WHAT IS NEEDED >> Go through the listing beneath and show each line containing the string "order".

RECORDS SHOWN >>
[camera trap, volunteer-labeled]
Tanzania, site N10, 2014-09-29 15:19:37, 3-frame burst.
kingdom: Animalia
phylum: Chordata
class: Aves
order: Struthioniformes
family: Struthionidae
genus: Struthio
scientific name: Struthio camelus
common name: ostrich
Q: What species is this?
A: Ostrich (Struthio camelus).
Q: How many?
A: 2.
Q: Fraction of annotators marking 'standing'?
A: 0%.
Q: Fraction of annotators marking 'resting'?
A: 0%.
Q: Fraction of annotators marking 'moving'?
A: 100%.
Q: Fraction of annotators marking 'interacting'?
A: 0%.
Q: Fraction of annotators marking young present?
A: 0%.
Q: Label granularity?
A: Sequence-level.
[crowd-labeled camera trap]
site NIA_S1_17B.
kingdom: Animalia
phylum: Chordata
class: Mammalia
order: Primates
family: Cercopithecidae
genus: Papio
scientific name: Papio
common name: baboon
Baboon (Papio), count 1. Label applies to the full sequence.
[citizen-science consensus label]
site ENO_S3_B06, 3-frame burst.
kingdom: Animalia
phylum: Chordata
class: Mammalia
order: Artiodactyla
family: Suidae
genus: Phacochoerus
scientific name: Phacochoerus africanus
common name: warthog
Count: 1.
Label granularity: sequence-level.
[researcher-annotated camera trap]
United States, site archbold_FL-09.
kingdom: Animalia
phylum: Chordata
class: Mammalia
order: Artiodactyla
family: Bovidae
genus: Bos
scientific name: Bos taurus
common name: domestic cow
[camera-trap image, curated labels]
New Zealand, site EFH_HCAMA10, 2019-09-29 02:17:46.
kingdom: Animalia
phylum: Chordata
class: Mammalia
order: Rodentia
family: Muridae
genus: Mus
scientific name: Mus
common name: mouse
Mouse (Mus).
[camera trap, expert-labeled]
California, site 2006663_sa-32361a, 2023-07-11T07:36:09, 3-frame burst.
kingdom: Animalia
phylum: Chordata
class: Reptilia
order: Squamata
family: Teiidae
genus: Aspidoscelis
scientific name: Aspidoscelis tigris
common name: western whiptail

ANSWER BOX >>
order: Struthioniformes
order: Primates
order: Artiodactyla
order: Artiodactyla
order: Rodentia
order: Squamata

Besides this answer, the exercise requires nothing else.